◆ Task instructions: For each line in the data below that holds "United", return a copy.

◆ Study material:
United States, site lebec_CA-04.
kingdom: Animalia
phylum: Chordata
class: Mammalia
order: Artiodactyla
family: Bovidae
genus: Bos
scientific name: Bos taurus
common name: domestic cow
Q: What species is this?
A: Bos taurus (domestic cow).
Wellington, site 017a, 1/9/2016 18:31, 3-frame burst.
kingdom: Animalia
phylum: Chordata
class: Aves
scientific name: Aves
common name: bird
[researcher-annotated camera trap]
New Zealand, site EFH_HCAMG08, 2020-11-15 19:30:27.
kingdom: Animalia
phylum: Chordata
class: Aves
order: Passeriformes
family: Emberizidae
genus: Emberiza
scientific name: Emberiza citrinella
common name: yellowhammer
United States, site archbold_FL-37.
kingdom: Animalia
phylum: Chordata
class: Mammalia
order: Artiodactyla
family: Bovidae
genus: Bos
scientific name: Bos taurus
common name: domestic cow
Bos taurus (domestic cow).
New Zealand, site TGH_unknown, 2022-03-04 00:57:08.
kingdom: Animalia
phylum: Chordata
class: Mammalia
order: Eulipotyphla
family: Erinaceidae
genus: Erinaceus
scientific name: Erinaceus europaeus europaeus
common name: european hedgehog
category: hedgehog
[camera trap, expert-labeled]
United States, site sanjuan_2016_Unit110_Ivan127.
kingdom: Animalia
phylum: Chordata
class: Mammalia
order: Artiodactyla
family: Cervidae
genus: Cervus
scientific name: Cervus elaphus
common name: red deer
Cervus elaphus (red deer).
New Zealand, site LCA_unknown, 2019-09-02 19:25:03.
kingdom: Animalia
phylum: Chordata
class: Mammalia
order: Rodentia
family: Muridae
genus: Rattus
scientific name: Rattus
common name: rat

◆ Answer:
United States, site lebec_CA-04.
United States, site archbold_FL-37.
United States, site sanjuan_2016_Unit110_Ivan127.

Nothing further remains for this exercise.